Guild Wars #

After playing Neverwinter Nights for a few months, I got tired of it. I played the main campaigns and enjoyed them. The problem is that the mods are much harder to deal with than they should be. It takes a lot of effort to find mods that you can play (level restrictions, number of players, good ratings, etc.). It then takes more effort than it should to download and install them. They come in ZIP, EXE, and RAR formats. They come with multiple files, each of which may have to be put into a different folder. Bioware could have made mods easier by keeping all the mod files in a single folder and by standardizing on the distribution format. For example, if the game could read ZIP files, you could just download the file and put it in a particular folder and it would be ready, without unpacking it. In any case, the main problem I had was that it was hard for me to find and try out mods, so I didn't try many, and I didn't find many that I liked.

I've been playing Guild Wars this week (22 hours so far). This is an action RPG, much like Diablo, but it also has more quests. One thing that struck me was that Diablo 2 wasn't considered an MMORPG, but Guild Wars sometimes is, and the two games aren't substantially different in that respect.

Diablo 2 lets you play offline (one player) or online (one or multiple players). Guild Wars lets you play online only. This seems like a good idea. If you know that everyone's online, you can have a much quicker update cycle (those of you who waited over a year for the 1.09 Diablo 2 patch know why this matters). So far I've had 3 small updates in 4 days. Requiring online play also means you can learn how people play and make game balance adjustments frequently.

Diablo 2, in online mode, puts you in one of many chat rooms. The main purposes of this room are to chat, to find people to play with, and to trade. There are several chat rooms (presumably to avoid overcrowding), including some specifically for trading. When joining a game, you see a list of games that are at your level (Normal/Nightmare/Hell). People generally want to find a game that's not only at their level but in the same general areas. They sometimes do this by announcing their area (“Act III - Staff quest”) in the game name, but there's no easy way to filter or sort the games to find the areas you care about. Once you join a game, you don't see everyone anymore; you only see your party. Every time you join a game, the world resets—all the monsters are back, and the layout is randomized. When you leave a game, you abandon your party.

Guild Wars feels like an MMORPG because it puts you into the game right away. You're in a city, with lots of other people around, and you can see everyone walking around, talking, getting quests, etc. But these cities are essentially chat rooms. Their main purpose is for people to chat, find people to play with, and trade. Once you join a party and go out to play the game, you don't see everyone anymore; you only see your party. Every time you go out, the world resets—all the monsters are back (but the layout is not randomzied as it was in Diablo). When teleport into a city, you abandon your party.

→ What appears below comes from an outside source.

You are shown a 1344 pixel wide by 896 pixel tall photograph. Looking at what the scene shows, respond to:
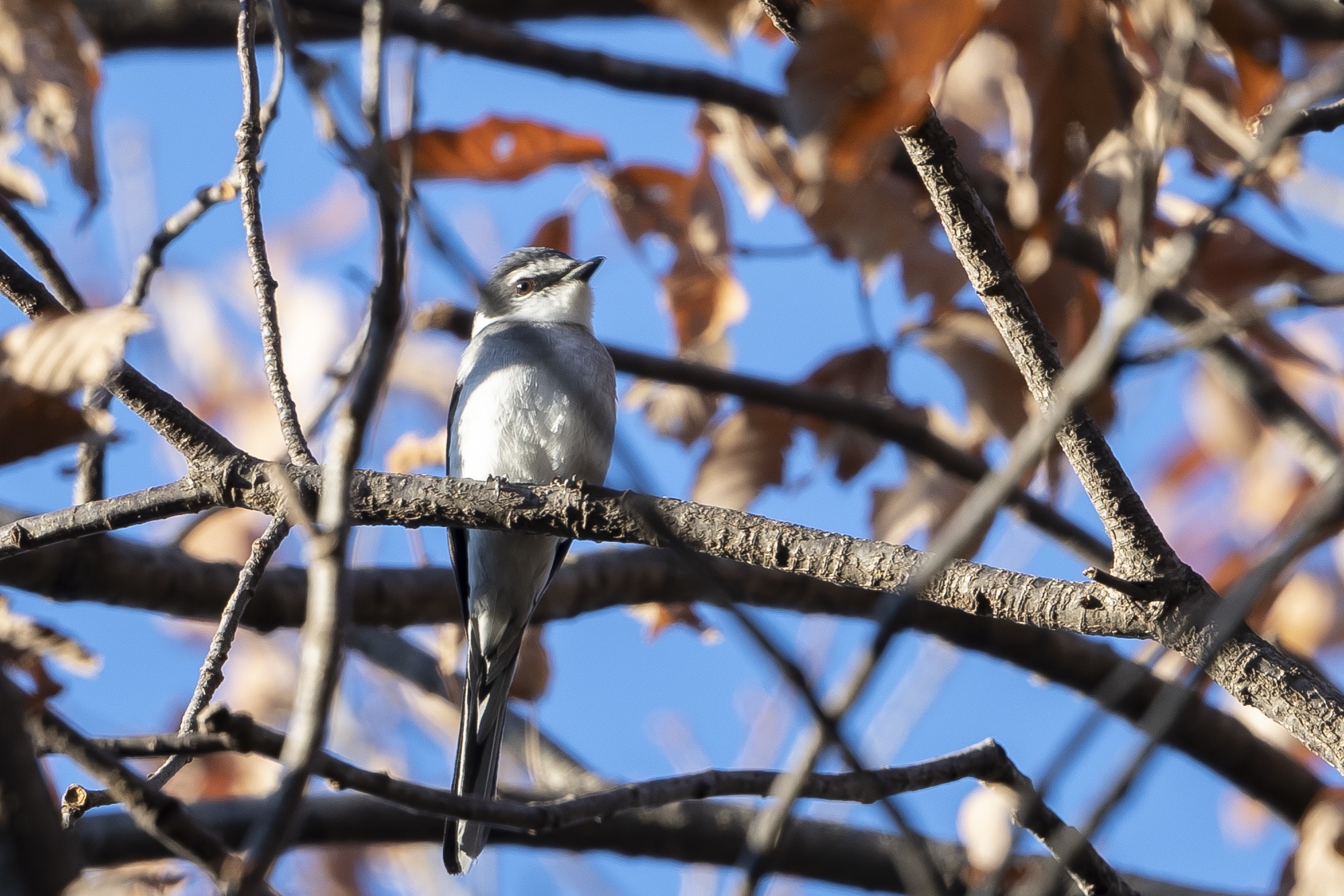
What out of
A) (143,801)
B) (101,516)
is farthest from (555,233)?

There are of course other differences. In Diablo, you can only get quests once you go into the game. In Guild Wars, you can get quests in the chat area (cities). Since a party may want to go into a city to get quests, the party is not broken up if you walk into a city; it's only broken up if you teleport. In Diablo, if you want to trade with someone, you find them in the chat room and then you have to create a game to trade with them. In Guild Wars, if you want to trade with someone, you can trade with them in the city where you met them; there's no need to go anywhere. Also, Guild Wars has a special trading chat channel. You can tune in to both the regular and the trading channel; you don't have to go somewhere to find the traders. Guild Wars also makes it easier to find a party or to play PvP.

Why does Guild Wars keep the Diablo-style chat vs. game area distinction? I think it's for efficiency. Chat areas handle hundreds of people; game areas handle up to four. Chat areas are easier to make efficient because you don't need strict ordering of events. If you say something and I say something at roughly the same time, it doesn't matter so much which is heard first. And it doesn't matter so much if it takes 250 ms to show up. If you attack someone and I attack someone at the same time, it matters a great deal which one occurred first, and it needs to be decided and sent to all clients much quicker than 250 ms. By segregating the chat (lots of clients, loose ordering of events, high latency) and the game (few clients, strict ordering of events, low latency), you can make both efficient. If you tried to combine the two, you open up a new hard problem: what happens when you have lots of clients and you need low latency? Trying to tackle that rare but important case makes your life as a game developer more difficult. You're spending less time on other things that may have mattered more to the players.

Another thing that Guild Wars doesn't handle is massive persistence. You can only drop items in the game areas, not the chat areas. So if you drop an item, it only has to be seen by a few other clients, and it goes away as soon as you enter a city. That way you don't need to coordinate item locations among tens of thousands of clients. You can assign each city area and each game area to a separate server. Since city and game servers keep no state, you can add more servers transparently. You don't have to require players to choose a server ahead of time and then find that they can't play with their friends, who happen to live on a different server.

So far I've been really impressed with what I can infer of the design of Guild Wars. It's fast, has great graphics, and lots of fun. It's an incredibly addictive game.